Is some XML (parser) context somehow being shared / carried over between
postgresql processes?  postmaster does not seem to want to run under
valgrind at all (perhaps low memory in the VM? should it work easily?) so I
don't have more details about what it thinks goes wrong. I'll keep looking,
but any suggestions are very welcome!

Best,
Dennis

Re: BUG #6086: Segmentation fault

От
Robert Haas
Дата:
On Sun, Jul 24, 2011 at 5:06 PM, noordsij <noordsij@cs.helsinki.fi> wrote:
>> Any idea what query triggered this?
>
> Only up to which stored procedure (which itself contains multiple
> statements).

If you provide a reproducible test case, we can probably get this fixed.

Otherwise, we probably can't.

--
Robert Haas
EnterpriseDB: http://www.enterprisedb.com
The Enterprise PostgreSQL Company

Re: BUG #6086: Segmentation fault

От
Alvaro Herrera
Дата:
Excerpts from Robert Haas's message of lun jul 25 11:20:55 -0400 2011:
> On Sun, Jul 24, 2011 at 5:06 PM, noordsij <noordsij@cs.helsinki.fi> wrote:
> >> Any idea what query triggered this?
> >
> > Only up to which stored procedure (which itself contains multiple
> > statements).
>
> If you provide a reproducible test case, we can probably get this fixed.
>
> Otherwise, we probably can't.

But why is libxml calling pthread_mutex_lock and such?  Unless libxml is
making itself multithread inside a backend, that shouldn't matter --
much less cause a crash.

Note (to the OP) that it's totally unexpected to have a Postgres backend
become multithreaded, and has been shown to be dangerous when a library
made it so.

--
Álvaro Herrera <alvherre@commandprompt.com>
The PostgreSQL Company - Command Prompt, Inc.
PostgreSQL Replication, Consulting, Custom Development, 24x7 support

Re: BUG #6086: Segmentation fault

От
Stefan Kaltenbrunner
Дата:
On 07/25/2011 05:57 PM, Alvaro Herrera wrote:
> Excerpts from Robert Haas's message of lun jul 25 11:20:55 -0400 2011:
>> On Sun, Jul 24, 2011 at 5:06 PM, noordsij <noordsij@cs.helsinki.fi> wrote:
>>>> Any idea what query triggered this?
>>>
>>> Only up to which stored procedure (which itself contains multiple
>>> statements).
>>
>> If you provide a reproducible test case, we can probably get this fixed.
>>
>> Otherwise, we probably can't.
>
> But why is libxml calling pthread_mutex_lock and such?  Unless libxml is
> making itself multithread inside a backend, that shouldn't matter --
> much less cause a crash.
>
> Note (to the OP) that it's totally unexpected to have a Postgres backend
> become multithreaded, and has been shown to be dangerous when a library
> made it so.

well we have seen issues on freebsd in the past with libraries there
being compiled with threading support which caused them to get
ridiculous low stack limits.
Maybe it would be worth trying to recompile the libxml port without
threading support (if that is an option).

### [WHAT THE EXERCISE ASKS]
Answer from the bug thread:
1. What does Robert Haas say would probably let the bug get fixed?
2. Which function does Alvaro Herrera ask why libxml is calling?
3. What does Stefan Kaltenbrunner suggest recompiling without threading support?
The listing that comes next is separate from the bug thread.

### [SUPPLIED ENTRIES]
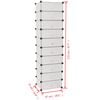 vidaXL Shoe Organizer White Plastic panels, Steel frames Shoe Organizer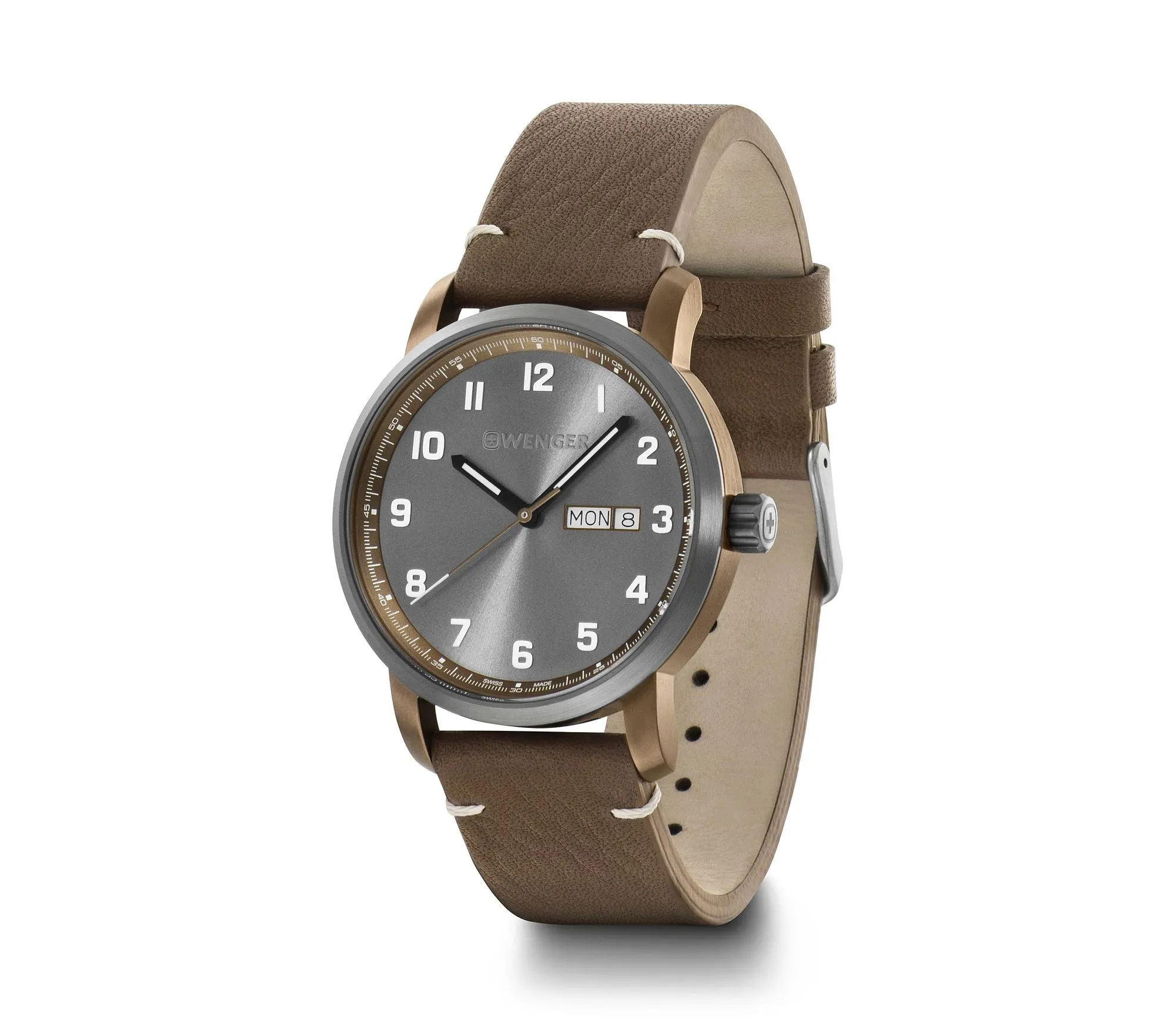 Wenger Attitude Brown Leather Watch 01.1541.123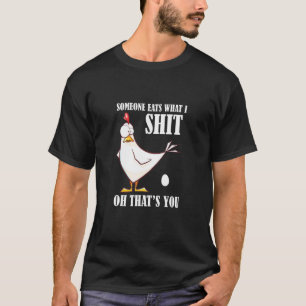 Hühnerzüchter Hahn Frau Mädchen Landwirtschaft Chi T-Shirt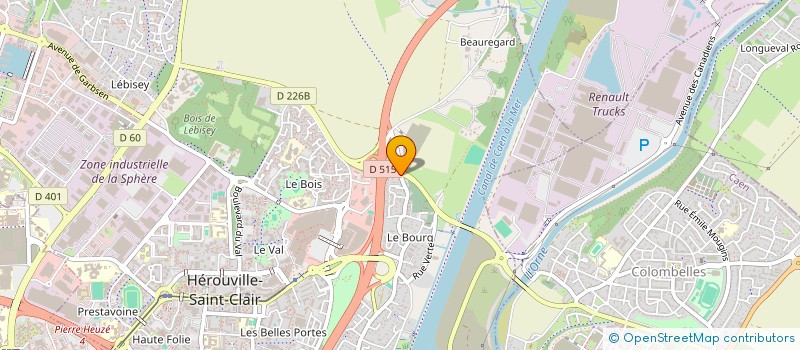 localisation de l'entreprise TY BATIMENT à HEROUVILLE-SAINT-CLAIR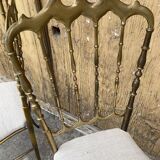 Chaises laiton design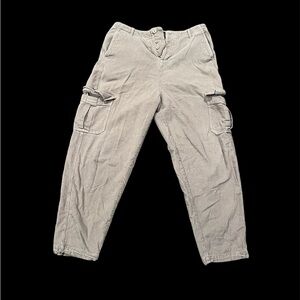 Asos Design Corduroy Tan Cargos 30x34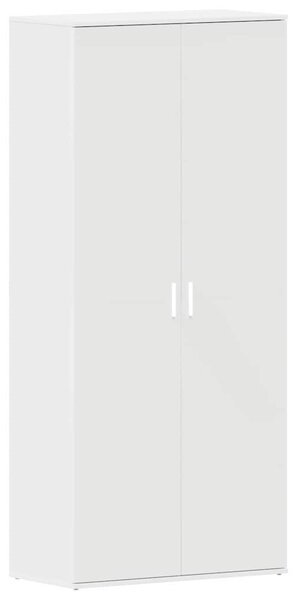 Szafka na buty 80 x 39 x 178 cm Drewno inżynieryjne Biały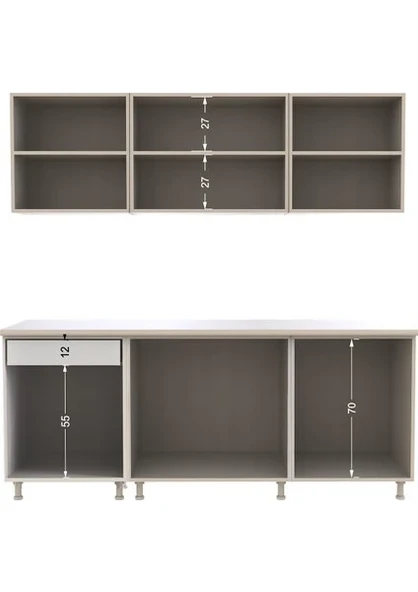 Piraye Mutfak 200 cm Tezgah Dahil - Resim 5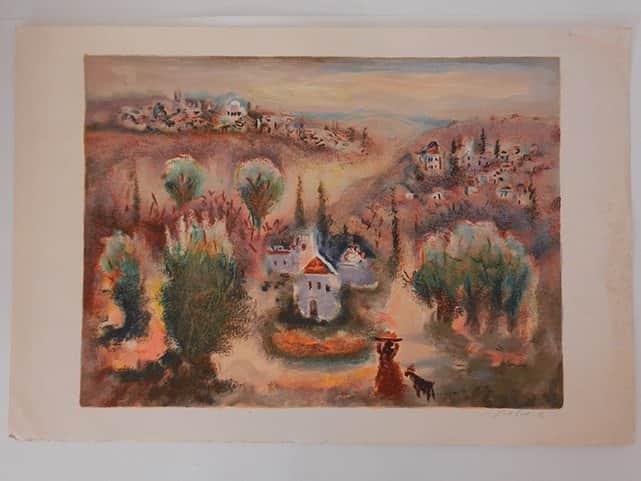 נוף גלילי מאת אלברט גולדמן - ליטוגרפיות | גלריה רעות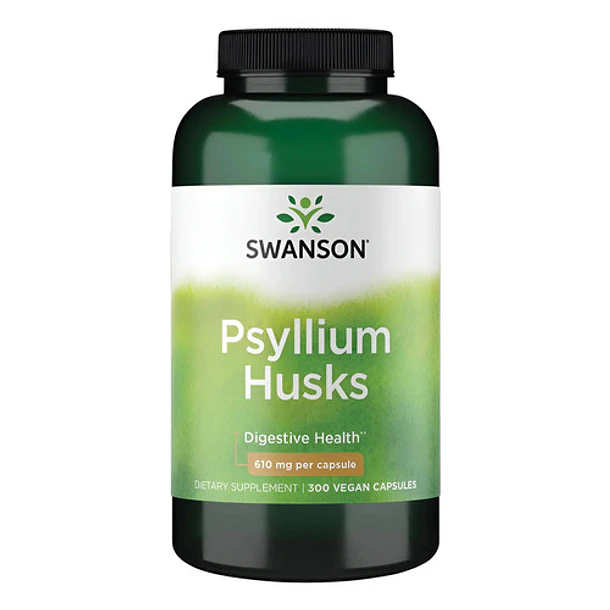Swanson - Psyllium Husks 610mg 300 Capsulas Sin Sabor 1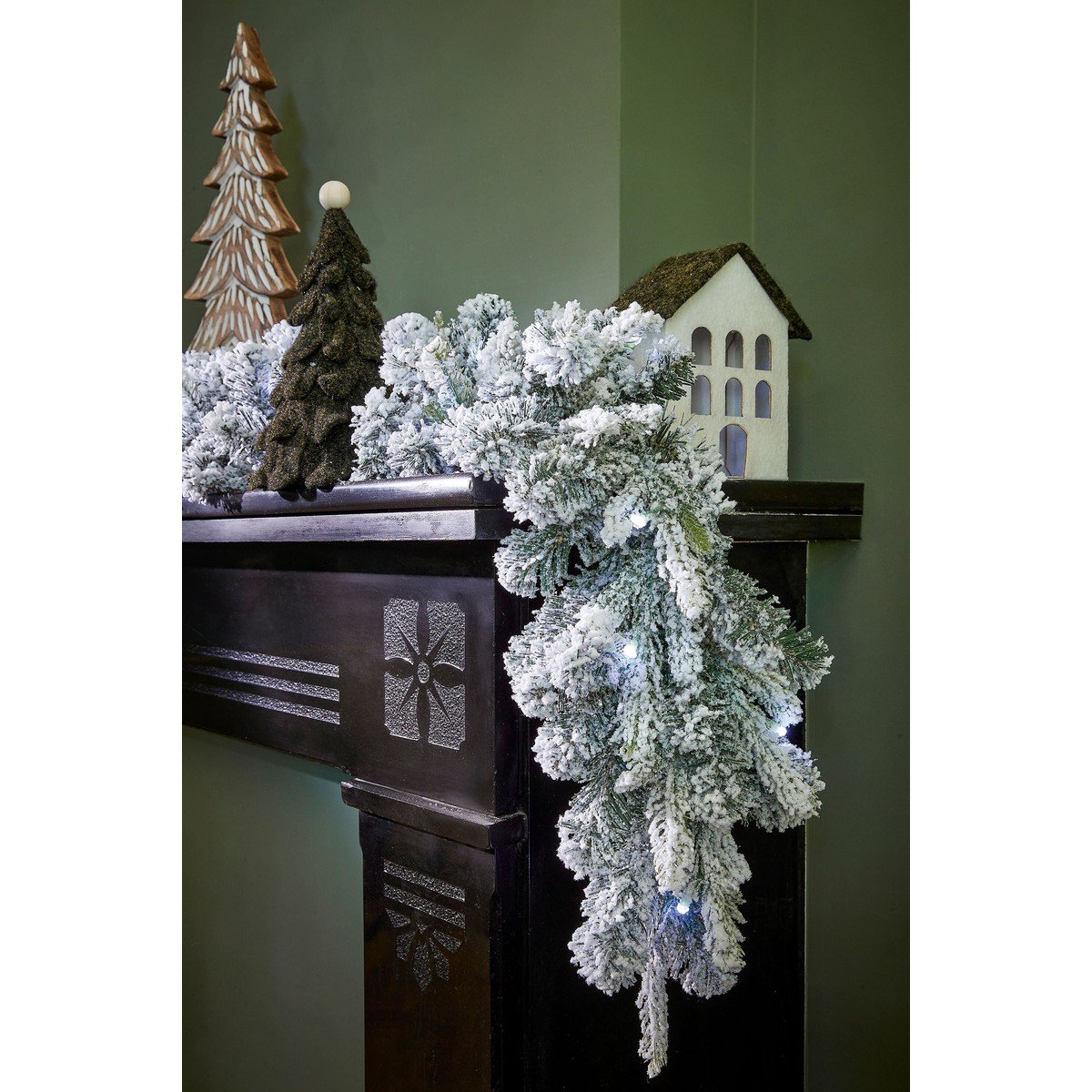 Kerstslinger Grimshaw Verlicht Groen - 270 cm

### [RESPONSE BELOW]
1. A reproducible test case.
2. pthread_mutex_lock.
3. The libxml port.